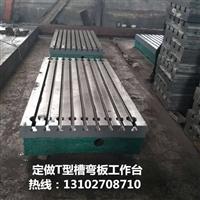 定做铸铁T型槽平板 设计铸铁T型槽工作台厂家\永安机械专业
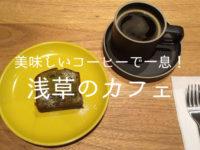 浅草のカフェおすすめ!美味しいコーヒーや自慢のスイーツを楽しもう。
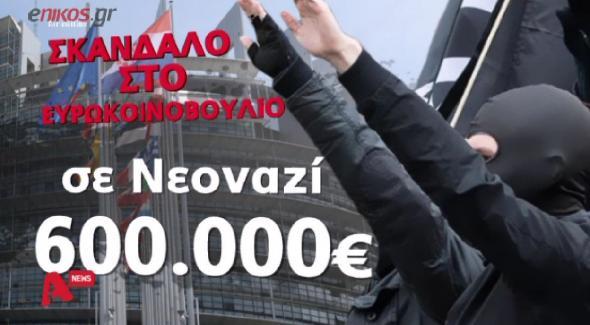 ΒΙΝΤΕΟ: Σκάνδαλο στην Ευρωβουλή με επιδοτήσεις σε νεοναζί!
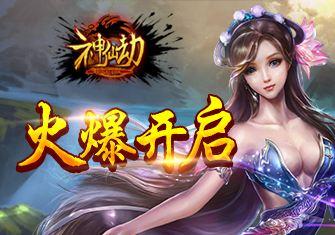 网页游戏:神仙劫
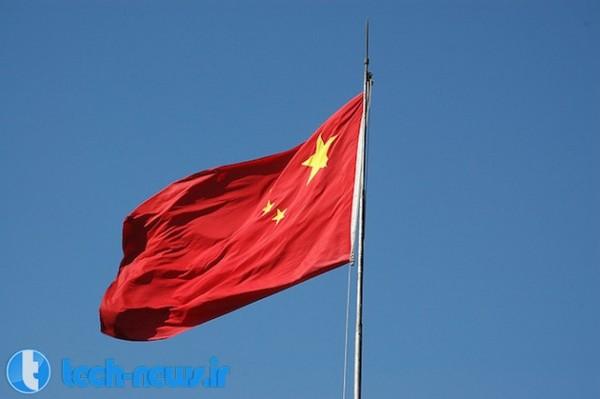 Photo of امتناع دولت چین از استفاده از سیستم های امنیتی خارجی!
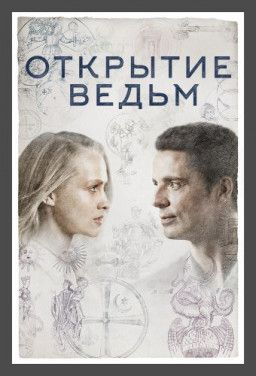 Открытие ведьм / A Discovery of Witches [1 Cезон. 1 из 8] (2018) HDTVRip | NewStudio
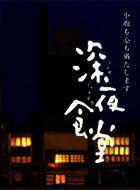 深夜食堂 第4部 動画の画像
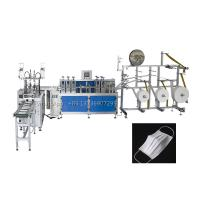 Quality Fully Automatic Non woven 3 ply Medical Mask Making Machine (1+1) for sale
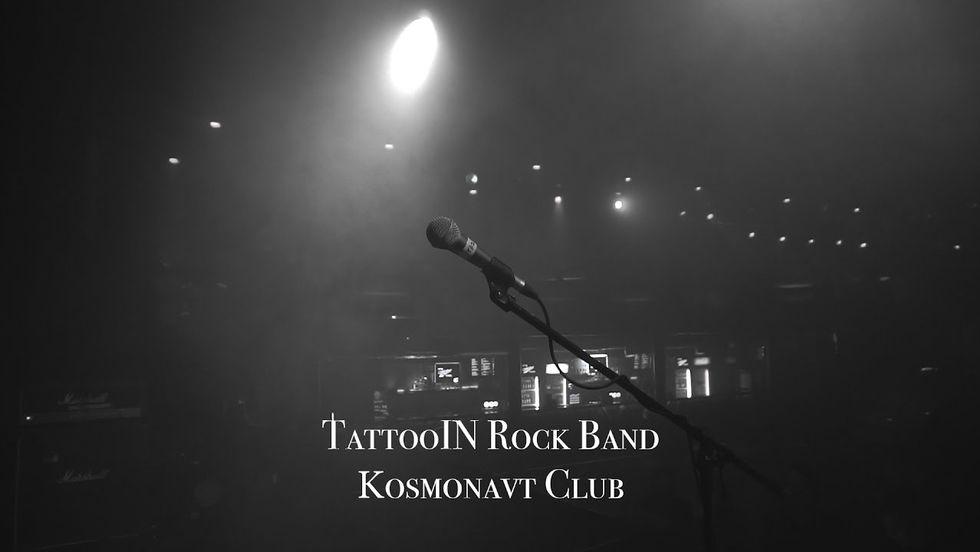 TattooIN Rock Band Выступление в клубе Космонавт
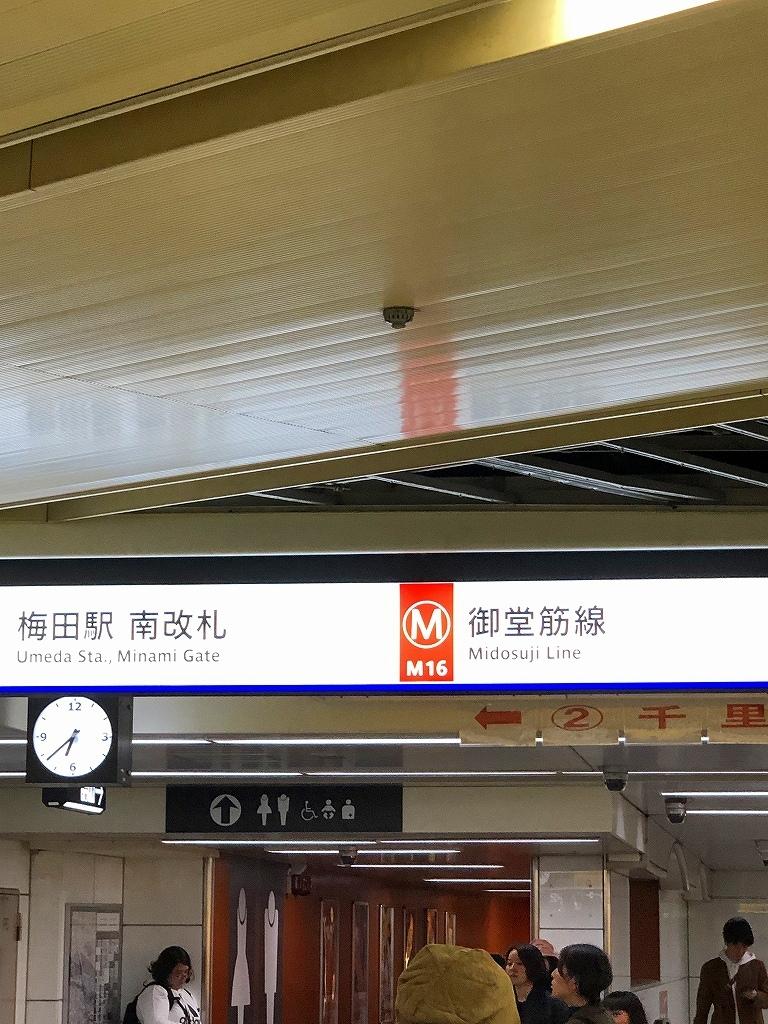 東海道新幹線 新横浜ー新大阪_a0384046_17094805.jpg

■ Assigned task: Copy exactly the lines from the one containing "Открытие ведьм /" through the last line of the records above, including both, and omit every picture.

■ Answer space:
 Открытие ведьм / A Discovery of Witches [1 Cезон. 1 из 8] (2018) HDTVRip | NewStudio
 深夜食堂 第4部 動画の画像
 Quality Fully Automatic Non woven 3 ply Medical Mask Making Machine (1+1) for sale
 TattooIN Rock Band Выступление в клубе Космонавт
 東海道新幹線 新横浜ー新大阪_a0384046_17094805.jpg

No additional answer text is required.